# Probability & data generation process
This chapter provides a basic introduction to probability concepts and a hands-on understanding of the data generating process. We'll look at a number of examples of modeling the data generating process and will conclude with modeling an eCommerce advertising simulation.

# 1. Probability basics
## 1.1 Queen and spade
In this example, you'll use the generalized probability formula $P(A∪B)=P(A)+P(B)−P(A∩B)$ to calculate the probability of two events. Consider a deck of cards (13 cards x 4 suites = 52 cards in total). One card is drawn at random. What is the probability of getting a queen or a spade? Here event A is the card being a queen and event B is the card being a spade. Think carefully about whether the two events have anything in common.

### Possible Answers
1. 17/52
2. 16/52
3. 15/52
4. 18/52

<div align=right>Answer: (2)</div>
Next, let's try to get this answer using simulation.

---*---

*Problem set*
a) Answer these about the probability chapter, one line each:
(i) What simulation does the chapter say it will end by modeling?
(ii) How many cards in total are in the deck used in the queen and spade example?
(iii) Which of the possible answers is marked as correct?
b) Transcribe the part of the probability chapter starting with "# Probability &" and going on through "eCommerce advertising simulation.".

---*---

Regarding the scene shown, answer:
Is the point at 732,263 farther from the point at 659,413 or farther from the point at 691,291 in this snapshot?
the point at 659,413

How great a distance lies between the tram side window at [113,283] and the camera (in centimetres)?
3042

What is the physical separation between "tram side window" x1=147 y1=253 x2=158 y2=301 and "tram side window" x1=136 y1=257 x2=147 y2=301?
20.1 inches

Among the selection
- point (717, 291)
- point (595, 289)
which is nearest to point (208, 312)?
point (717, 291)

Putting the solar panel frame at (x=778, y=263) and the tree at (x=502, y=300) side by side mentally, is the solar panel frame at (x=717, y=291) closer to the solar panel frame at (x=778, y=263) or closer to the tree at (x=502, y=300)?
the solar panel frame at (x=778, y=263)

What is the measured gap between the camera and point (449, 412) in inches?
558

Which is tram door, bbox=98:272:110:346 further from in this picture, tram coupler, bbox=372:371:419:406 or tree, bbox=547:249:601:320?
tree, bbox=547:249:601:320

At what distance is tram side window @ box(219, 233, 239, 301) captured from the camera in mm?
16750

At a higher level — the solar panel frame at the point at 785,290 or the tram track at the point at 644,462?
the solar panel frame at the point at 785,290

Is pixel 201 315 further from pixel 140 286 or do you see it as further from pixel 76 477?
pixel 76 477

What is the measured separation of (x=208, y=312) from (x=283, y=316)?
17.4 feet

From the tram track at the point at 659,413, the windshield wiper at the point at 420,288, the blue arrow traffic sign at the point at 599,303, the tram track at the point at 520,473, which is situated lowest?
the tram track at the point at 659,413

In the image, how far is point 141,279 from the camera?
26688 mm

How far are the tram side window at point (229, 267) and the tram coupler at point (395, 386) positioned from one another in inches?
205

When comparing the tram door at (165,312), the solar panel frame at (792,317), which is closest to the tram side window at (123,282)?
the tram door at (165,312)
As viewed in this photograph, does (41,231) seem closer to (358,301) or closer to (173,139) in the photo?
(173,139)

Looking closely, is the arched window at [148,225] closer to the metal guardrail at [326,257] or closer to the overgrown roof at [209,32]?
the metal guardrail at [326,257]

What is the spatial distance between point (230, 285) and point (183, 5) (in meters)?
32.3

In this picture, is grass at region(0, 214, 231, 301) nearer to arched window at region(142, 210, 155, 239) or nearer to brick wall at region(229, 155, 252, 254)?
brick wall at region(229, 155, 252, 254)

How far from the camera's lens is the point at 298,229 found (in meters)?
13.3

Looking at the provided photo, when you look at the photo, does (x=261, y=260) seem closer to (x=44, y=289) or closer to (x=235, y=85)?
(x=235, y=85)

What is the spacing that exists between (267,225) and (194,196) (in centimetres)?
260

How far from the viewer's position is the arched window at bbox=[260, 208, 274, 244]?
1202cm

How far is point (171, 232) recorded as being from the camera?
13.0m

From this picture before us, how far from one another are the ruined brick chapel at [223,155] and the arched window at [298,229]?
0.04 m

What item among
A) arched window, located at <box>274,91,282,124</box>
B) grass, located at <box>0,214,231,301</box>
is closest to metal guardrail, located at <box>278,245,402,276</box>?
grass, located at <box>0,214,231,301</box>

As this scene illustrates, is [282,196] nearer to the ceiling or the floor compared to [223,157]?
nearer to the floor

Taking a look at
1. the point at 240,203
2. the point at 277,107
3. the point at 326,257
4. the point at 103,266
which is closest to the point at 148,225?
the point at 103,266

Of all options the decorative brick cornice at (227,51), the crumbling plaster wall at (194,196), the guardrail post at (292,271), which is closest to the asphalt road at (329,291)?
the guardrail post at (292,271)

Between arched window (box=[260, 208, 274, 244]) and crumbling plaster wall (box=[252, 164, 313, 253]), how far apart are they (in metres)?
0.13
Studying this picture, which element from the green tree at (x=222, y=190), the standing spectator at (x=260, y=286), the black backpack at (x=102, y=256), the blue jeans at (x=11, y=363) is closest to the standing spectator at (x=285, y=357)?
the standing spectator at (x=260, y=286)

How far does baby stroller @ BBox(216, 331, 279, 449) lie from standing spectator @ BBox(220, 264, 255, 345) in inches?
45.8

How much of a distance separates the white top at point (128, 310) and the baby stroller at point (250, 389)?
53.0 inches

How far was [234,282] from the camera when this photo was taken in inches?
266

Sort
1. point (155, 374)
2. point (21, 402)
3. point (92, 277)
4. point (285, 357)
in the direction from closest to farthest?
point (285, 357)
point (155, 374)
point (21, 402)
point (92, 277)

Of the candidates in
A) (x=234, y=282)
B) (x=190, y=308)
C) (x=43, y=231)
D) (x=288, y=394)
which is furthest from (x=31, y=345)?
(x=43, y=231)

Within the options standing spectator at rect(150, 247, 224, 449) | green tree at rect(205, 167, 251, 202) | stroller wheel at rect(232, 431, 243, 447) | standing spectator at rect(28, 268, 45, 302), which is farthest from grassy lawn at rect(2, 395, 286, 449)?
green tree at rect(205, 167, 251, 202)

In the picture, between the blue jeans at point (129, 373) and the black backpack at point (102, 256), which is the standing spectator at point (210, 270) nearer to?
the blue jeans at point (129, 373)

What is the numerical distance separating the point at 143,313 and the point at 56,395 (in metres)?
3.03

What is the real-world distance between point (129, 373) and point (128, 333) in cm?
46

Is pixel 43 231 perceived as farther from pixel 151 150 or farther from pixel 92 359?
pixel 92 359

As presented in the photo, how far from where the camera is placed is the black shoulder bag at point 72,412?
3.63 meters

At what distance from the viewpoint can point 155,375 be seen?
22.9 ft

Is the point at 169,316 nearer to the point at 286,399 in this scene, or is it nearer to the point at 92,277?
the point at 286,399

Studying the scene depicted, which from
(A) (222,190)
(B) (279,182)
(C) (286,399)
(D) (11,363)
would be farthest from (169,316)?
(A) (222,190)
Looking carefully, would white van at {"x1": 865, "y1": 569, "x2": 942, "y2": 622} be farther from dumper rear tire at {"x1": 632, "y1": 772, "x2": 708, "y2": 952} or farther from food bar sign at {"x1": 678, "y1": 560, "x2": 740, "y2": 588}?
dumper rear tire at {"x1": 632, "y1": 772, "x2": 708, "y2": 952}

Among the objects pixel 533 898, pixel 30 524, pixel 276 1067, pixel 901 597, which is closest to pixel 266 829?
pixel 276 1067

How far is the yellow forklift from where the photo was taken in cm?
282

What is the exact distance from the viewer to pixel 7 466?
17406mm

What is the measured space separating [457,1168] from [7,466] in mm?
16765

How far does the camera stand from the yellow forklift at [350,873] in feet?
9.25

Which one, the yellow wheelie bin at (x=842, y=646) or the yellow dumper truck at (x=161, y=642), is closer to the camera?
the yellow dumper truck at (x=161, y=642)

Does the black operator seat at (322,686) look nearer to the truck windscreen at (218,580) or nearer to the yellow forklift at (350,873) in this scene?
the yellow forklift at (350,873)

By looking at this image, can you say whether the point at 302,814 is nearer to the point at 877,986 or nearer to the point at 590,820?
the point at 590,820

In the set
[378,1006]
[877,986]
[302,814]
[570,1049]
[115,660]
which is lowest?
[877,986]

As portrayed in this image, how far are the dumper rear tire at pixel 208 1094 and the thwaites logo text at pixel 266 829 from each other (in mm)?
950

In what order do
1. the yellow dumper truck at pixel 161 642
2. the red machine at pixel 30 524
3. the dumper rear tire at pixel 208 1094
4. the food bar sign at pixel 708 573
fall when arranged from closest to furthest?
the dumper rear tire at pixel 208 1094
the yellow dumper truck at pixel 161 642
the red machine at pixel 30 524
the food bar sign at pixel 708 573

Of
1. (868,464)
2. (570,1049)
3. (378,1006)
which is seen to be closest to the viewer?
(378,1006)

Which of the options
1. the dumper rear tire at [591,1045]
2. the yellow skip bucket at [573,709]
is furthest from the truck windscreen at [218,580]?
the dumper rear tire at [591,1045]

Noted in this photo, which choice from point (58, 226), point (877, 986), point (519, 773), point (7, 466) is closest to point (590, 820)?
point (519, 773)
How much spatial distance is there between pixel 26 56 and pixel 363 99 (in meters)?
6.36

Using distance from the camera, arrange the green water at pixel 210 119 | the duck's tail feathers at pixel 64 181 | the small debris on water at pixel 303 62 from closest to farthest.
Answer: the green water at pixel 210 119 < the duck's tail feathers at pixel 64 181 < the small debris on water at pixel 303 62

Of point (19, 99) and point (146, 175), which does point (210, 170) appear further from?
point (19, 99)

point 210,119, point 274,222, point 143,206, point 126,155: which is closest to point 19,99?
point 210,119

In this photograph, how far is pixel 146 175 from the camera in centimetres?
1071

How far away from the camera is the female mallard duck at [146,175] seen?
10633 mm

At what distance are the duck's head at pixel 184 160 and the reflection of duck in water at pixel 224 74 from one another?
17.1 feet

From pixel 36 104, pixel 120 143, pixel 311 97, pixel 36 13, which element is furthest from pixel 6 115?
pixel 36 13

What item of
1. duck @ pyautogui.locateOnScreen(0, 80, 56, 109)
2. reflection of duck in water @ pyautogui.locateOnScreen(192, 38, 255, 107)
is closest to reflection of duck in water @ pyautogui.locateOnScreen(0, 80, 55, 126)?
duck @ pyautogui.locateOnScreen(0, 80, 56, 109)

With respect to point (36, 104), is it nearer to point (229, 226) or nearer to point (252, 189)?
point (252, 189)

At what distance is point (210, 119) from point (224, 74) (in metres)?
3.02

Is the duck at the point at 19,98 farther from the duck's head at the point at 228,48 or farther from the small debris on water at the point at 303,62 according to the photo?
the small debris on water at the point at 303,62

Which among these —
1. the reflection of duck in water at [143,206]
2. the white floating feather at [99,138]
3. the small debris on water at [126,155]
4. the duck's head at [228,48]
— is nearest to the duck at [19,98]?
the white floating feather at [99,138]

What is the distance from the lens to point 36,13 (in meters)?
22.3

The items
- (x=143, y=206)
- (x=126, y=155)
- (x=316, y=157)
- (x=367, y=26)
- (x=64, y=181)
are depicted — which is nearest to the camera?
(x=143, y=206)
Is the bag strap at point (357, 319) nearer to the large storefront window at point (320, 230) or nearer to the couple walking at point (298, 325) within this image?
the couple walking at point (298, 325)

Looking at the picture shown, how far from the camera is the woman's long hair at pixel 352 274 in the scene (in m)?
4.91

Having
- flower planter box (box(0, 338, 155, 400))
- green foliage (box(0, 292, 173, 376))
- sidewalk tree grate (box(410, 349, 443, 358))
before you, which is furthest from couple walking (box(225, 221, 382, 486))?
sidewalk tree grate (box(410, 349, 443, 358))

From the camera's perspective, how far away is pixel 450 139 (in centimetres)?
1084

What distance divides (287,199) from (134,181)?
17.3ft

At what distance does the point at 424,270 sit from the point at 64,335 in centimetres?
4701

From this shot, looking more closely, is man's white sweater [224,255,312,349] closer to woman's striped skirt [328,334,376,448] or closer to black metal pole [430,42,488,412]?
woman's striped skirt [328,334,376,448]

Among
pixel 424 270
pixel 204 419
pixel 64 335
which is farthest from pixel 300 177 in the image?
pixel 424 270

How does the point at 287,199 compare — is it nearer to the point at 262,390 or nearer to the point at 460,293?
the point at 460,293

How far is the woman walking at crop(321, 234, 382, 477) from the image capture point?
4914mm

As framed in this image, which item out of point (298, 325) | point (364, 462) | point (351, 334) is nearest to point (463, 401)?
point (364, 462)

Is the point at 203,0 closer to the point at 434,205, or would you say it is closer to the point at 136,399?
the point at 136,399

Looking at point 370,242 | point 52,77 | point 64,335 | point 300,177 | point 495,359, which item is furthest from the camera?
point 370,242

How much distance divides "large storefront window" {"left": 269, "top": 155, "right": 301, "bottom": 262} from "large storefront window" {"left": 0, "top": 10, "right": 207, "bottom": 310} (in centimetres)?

---*---

*Task solutions*
a)
(i) An eCommerce advertising simulation
(ii) 52 cards
(iii) Answer 2, which is 16/52

b)
# Probability & data generation process
This chapter provides a basic introduction to probability concepts and a hands-on understanding of the data generating process. We'll look at a number of examples of modeling the data generating process and will conclude with modeling an eCommerce advertising simulation.